Warum reitest Du?

Diese Frage hat mir eine meiner Schülerinnen vor kurzem gestellt. Nicht ganz so auf mich bezogen, sondern allgemeiner: Was sind die Motive, die uns zum Reiten bewegen? Warum ist es unser Hobby? Geld verdienen die meisten damit ja nicht. Im Gegenteil, sie geben es aus. In ziemlichen Mengen ?, wie wir Reiter wissen.

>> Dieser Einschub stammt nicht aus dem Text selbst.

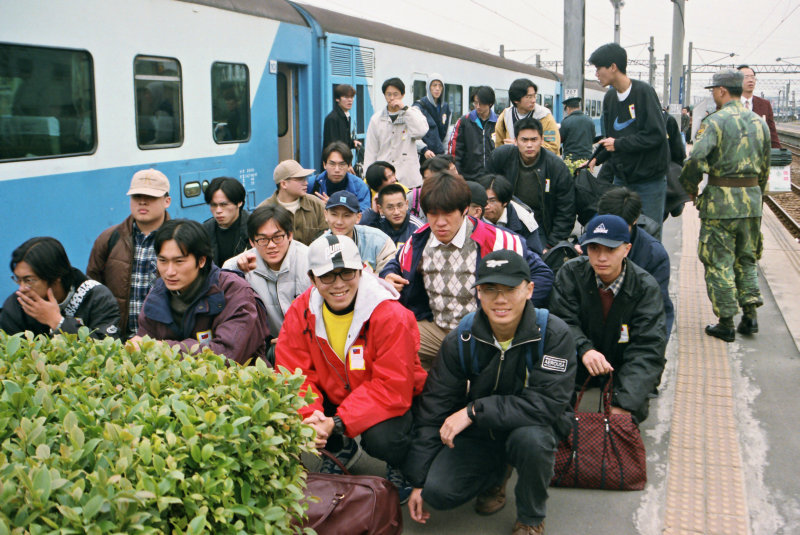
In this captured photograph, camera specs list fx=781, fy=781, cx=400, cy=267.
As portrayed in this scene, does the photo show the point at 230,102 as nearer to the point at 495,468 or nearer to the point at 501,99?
the point at 495,468

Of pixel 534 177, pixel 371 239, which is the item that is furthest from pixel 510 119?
pixel 371 239

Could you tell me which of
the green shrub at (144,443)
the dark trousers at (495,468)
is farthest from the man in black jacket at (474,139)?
the green shrub at (144,443)

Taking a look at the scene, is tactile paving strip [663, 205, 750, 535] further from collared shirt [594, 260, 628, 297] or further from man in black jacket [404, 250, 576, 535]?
collared shirt [594, 260, 628, 297]

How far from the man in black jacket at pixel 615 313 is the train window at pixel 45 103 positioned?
3672 millimetres

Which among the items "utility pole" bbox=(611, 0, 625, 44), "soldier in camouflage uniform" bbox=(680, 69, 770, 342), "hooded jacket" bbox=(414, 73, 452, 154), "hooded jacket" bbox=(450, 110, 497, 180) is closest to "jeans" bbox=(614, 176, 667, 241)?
"soldier in camouflage uniform" bbox=(680, 69, 770, 342)

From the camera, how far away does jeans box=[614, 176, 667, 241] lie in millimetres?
6621

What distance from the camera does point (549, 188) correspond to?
6.48m

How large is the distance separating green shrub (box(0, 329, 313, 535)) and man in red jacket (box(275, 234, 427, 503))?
2.49 ft

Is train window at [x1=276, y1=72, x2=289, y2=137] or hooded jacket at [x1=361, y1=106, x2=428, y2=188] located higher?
train window at [x1=276, y1=72, x2=289, y2=137]

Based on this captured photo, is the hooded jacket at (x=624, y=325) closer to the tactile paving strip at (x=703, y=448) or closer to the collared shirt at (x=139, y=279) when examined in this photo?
the tactile paving strip at (x=703, y=448)

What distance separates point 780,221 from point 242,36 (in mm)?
10841

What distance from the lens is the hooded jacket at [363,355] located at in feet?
11.6

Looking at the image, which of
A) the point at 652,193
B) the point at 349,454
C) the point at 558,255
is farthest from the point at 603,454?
the point at 652,193

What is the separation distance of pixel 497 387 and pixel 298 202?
9.86 feet
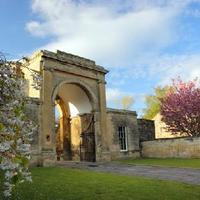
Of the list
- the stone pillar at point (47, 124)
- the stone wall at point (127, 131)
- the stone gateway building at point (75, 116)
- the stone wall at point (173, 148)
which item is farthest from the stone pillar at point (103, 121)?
the stone wall at point (173, 148)

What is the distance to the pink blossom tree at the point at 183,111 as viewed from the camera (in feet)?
91.8

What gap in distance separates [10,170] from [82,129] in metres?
20.3

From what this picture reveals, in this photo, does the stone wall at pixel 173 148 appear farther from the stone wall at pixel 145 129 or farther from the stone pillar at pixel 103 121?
the stone pillar at pixel 103 121

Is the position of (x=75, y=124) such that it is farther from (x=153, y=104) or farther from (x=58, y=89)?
(x=153, y=104)

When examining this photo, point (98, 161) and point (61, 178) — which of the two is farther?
point (98, 161)

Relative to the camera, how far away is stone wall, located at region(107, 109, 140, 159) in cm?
2427

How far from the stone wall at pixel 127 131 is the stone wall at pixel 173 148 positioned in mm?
942

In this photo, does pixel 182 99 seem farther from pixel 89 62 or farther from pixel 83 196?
pixel 83 196

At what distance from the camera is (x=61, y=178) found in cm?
1263

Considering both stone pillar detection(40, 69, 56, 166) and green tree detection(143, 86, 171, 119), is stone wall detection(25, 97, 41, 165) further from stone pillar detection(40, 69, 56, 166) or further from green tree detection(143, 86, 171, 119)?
green tree detection(143, 86, 171, 119)

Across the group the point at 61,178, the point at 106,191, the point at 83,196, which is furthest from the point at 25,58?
the point at 61,178

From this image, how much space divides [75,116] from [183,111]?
969cm

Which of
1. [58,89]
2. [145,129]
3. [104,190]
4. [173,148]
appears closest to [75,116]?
[58,89]

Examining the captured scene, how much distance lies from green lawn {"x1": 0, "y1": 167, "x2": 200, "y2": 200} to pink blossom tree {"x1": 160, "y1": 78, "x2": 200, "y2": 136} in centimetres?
1677
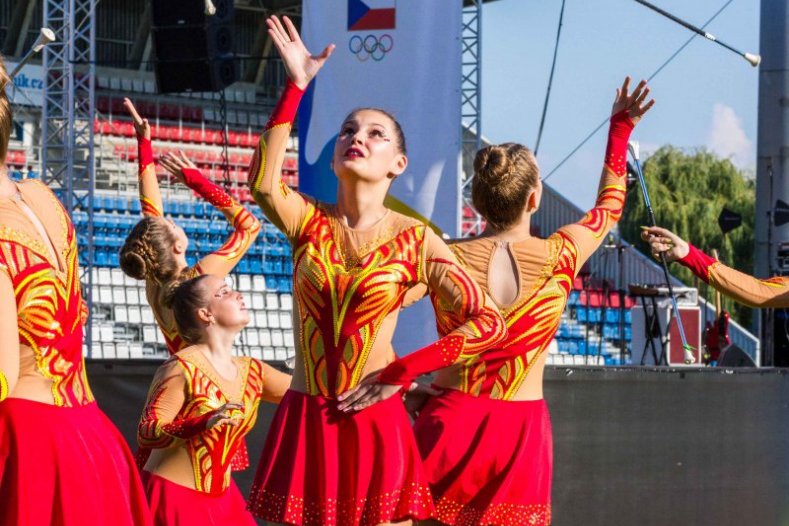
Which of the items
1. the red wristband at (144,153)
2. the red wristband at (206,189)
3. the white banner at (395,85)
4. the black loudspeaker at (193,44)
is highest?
the black loudspeaker at (193,44)

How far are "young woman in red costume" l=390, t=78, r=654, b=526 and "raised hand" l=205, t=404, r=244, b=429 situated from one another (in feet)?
1.78

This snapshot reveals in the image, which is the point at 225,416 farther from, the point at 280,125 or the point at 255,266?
the point at 255,266

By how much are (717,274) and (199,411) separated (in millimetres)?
1688

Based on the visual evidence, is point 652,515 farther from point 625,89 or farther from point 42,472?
point 42,472

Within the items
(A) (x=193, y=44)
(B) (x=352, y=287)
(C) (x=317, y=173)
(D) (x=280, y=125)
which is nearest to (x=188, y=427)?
(B) (x=352, y=287)

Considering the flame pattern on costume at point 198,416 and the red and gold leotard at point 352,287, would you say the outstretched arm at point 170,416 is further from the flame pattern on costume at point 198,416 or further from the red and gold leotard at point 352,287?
the red and gold leotard at point 352,287

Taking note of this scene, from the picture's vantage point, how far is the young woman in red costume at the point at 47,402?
2553 millimetres

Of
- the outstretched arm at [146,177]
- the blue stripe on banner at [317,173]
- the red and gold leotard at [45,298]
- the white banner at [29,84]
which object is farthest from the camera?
the white banner at [29,84]

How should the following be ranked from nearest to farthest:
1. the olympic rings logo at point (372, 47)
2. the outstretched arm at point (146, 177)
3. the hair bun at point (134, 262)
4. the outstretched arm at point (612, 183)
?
the outstretched arm at point (612, 183) < the hair bun at point (134, 262) < the outstretched arm at point (146, 177) < the olympic rings logo at point (372, 47)

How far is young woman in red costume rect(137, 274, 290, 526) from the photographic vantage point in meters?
3.88

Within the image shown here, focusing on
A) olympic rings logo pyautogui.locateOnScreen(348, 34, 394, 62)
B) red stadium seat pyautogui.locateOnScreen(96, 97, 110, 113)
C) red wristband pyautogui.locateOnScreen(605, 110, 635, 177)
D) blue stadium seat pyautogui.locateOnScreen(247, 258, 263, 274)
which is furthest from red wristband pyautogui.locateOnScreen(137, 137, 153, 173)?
red stadium seat pyautogui.locateOnScreen(96, 97, 110, 113)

Ich auf jeden Fall habe mir diese „Warum -Frage“ immer wieder mal gestellt: Warum um alles in der Welt mache ich das? Warum gehe ich abends, wenn die Kinder endlich schlafen, reiten anstatt mich gemütlich auf die Couch zu setzen? Wieso quäle ich mich im Winter bei -20 Grad in den Stall, um dann dort nur Schritt reiten zu können, weil nach den 10 Minuten Schritt meine Zehen und Finger trotz 2 Paar Handschuhen so steif sind, dass an antraben gar nicht zu denken ist? Warum fände ich Urlaub mit Pferd eine tolle Sache, auch wenn ich dann wegen des Pferdeanhängers eine maximale Reisegeschwindigkeit von 100 km/h hätte?

Sicher kannst auch Du diese Liste endlos mit Beispielen füllen. Beispiele bei denen jeder mit „gesundem Menschenverstand“ den Kopf schüttelt und fragt: Warum um alles in der Welt machst Du das???

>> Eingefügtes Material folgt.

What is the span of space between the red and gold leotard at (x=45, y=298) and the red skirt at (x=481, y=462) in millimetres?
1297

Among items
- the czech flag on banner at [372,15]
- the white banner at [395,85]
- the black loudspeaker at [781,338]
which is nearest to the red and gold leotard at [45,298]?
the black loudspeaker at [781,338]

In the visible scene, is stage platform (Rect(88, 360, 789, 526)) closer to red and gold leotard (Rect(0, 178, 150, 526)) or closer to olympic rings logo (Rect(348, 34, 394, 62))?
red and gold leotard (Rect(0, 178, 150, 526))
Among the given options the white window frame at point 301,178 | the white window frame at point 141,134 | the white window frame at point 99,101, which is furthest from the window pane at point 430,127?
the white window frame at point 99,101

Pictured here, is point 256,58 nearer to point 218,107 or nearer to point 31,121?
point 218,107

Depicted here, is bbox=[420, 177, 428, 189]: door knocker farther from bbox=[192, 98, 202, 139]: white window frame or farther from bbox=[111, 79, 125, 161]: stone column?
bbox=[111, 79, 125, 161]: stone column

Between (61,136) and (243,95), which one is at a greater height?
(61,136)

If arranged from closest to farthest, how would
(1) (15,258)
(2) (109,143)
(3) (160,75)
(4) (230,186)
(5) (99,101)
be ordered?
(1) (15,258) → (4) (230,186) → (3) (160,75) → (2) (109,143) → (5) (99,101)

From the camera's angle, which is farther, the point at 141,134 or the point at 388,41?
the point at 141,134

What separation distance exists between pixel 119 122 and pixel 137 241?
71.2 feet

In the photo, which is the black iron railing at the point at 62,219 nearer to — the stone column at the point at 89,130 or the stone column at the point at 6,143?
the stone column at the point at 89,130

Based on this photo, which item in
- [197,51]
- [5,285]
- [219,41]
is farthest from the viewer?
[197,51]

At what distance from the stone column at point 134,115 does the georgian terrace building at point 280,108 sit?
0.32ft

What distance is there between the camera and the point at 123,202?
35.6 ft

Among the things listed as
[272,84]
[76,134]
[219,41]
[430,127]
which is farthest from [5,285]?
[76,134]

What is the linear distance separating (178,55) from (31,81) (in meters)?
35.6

Auf der einen Seite bin ich fest der Meinung, dass man nicht immer alles rational begründen können muss. Daher an dieser Stelle einfach mal die Gegenfrage: wie sinnvoll ist es, wenn 22 erwachsene Männer über 90 Minuten einem Ball hinterherjagen? Was findet das Nachbarskind am Klavierspielen so toll, dass es täglich freiwillig übt? Wieso werden Menschen freiwillig Stadtführer, um dann in ihrer Freizeit Touristengruppen zu den Sehenswürdigkeiten der Stadt zu begleiten? Du siehst, auch diese Liste ließe sich endlos fortsetzen.

Nun bist Du aber keine Fußballerin, keine Klavierspielerin und keine Stadtführerin. Deren Motive sind Dir relativ egal und Du denkst dann vielleicht genau wie ich: „jedem Tierchen seine Pläsierchen“. Aber Du bist Reiterin. Und vielleicht willst Du die Frage, auf der anderen Seite, ja ganz gerne beantworten können. So zumindest geht es mir. Drum war ich vor einigen Jahren begeistert, als ich die entsprechenden Antworten in einer Studie gefunden habe.

Was also ist es, das Reiter von Nicht-Reitern unterschiedet? Welche Motive treiben Dich als Reiterin an?

Auf das genaue Studiendesign werde ich hier nicht weiter eingehen, sondern die Ergebnisse unten einfach verlinken. Das was man zum Verständnis trotzdem wissen sollte: über 400 Reiter wurden in der Untersuchung mit über 400 ähnlichen (Alter, Geschlecht, Einkommen etc.) Nichtreitern verglichen.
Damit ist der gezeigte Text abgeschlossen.